Литмир - Электронная Библиотека

– Заткнись! – на этот раз крикнул сам Моррис, то есть попытался крикнуть, но с залепленных блевотой губ сорвался только хрип. Как же болела голова! И лицо тоже. Он провел рукой по левой щеке и тупо уставился на чешуйки запекшейся крови, оставшиеся на ладони. Вновь ощупал щеку и обнаружил царапины, как минимум три. Царапины от ногтей, глубокие. И о чем нам это говорит? Что ж, обычно – хотя исключения бывают из каждого правила – мужчины бьют, а женщины царапают. Дамы делают это ногтями, потому что они у них зачастую достаточно длинные.

«Я пытался заставить кого-то поплясать, а она отказала мне и впилась в меня ногтями?»

Моррис старался вспомнить – и не мог. Он помнил дождь, пончо, фонарь, освещающий корни. Помнил, как рубил их. Вроде бы помнил желание послушать громкую заводную музыку, разговор с кассиром в мини-маркете «Зоуни». А потом? Чернота.

Он подумал: «Может, все-таки автомобиль? Чертов «бискейн». Кто-то видел, как он выезжал из зоны отдыха на девяносто втором шоссе, забрызганный справа кровью, или я что-то оставил в бардачке. Что-то со своим именем».

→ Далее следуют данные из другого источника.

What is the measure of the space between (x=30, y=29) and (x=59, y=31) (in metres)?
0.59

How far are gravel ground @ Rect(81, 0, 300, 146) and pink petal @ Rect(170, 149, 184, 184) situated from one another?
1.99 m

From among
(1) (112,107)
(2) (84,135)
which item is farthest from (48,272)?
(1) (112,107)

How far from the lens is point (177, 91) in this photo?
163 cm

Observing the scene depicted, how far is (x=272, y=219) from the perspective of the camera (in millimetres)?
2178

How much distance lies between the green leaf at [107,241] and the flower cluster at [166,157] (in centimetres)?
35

Но это было маловероятно. Фредди купил «шеви» у полупьяной завсегдатайши одного из баров Линна, заплатил деньгами, которые они внесли в общий котел. Она продала автомобиль Гарольду Файнману – так, кстати, звали лучшего друга Джимми Голда в «Бегуне». Она никогда не видела Морриса Беллами, которому хватило ума держаться подальше от того места, где совершалась эта сделка. Кроме того, оставляя автомобиль на стоянке у торгового центра, Моррис разве что не написал на ветровом стекле: «ПОЖАЛУЙСТА, УКРАДИ МЕНЯ». Нет, сейчас «бискейн» стоял где-нибудь на пустыре, в Лоутауне или рядом с озером, полностью выпотрошенный.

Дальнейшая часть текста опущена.